-- BEGIN Input records --

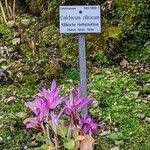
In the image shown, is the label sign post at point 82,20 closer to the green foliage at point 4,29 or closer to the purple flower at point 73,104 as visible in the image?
the purple flower at point 73,104

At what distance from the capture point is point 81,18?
15.5 ft

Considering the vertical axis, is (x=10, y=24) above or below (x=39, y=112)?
above

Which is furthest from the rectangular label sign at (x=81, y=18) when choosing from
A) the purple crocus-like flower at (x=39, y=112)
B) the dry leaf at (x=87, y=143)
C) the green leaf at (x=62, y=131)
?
the dry leaf at (x=87, y=143)

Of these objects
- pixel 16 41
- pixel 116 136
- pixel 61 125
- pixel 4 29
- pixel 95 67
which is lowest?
pixel 116 136

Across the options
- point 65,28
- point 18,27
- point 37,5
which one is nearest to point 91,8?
point 65,28

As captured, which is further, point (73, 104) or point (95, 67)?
point (95, 67)

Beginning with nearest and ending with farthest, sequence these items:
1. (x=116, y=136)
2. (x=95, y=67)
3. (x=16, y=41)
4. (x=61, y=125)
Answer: (x=61, y=125), (x=116, y=136), (x=95, y=67), (x=16, y=41)

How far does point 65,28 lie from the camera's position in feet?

-- END Input records --

Task goal
Copy all of the items above word for word, and leave the pictures out.

Solution to the problem
In the image shown, is the label sign post at point 82,20 closer to the green foliage at point 4,29 or closer to the purple flower at point 73,104 as visible in the image?
the purple flower at point 73,104

At what distance from the capture point is point 81,18?
15.5 ft

Considering the vertical axis, is (x=10, y=24) above or below (x=39, y=112)?
above

Which is furthest from the rectangular label sign at (x=81, y=18) when choosing from
A) the purple crocus-like flower at (x=39, y=112)
B) the dry leaf at (x=87, y=143)
C) the green leaf at (x=62, y=131)
?
the dry leaf at (x=87, y=143)

Of these objects
- pixel 16 41
- pixel 116 136
- pixel 61 125
- pixel 4 29
- pixel 95 67
which is lowest?
pixel 116 136

Across the options
- point 65,28
- point 18,27
- point 37,5
which one is nearest to point 91,8?
point 65,28

As captured, which is further, point (73, 104) or point (95, 67)?
point (95, 67)

Beginning with nearest and ending with farthest, sequence these items:
1. (x=116, y=136)
2. (x=95, y=67)
3. (x=16, y=41)
4. (x=61, y=125)
Answer: (x=61, y=125), (x=116, y=136), (x=95, y=67), (x=16, y=41)

How far does point 65,28 lie from the camera's position in feet?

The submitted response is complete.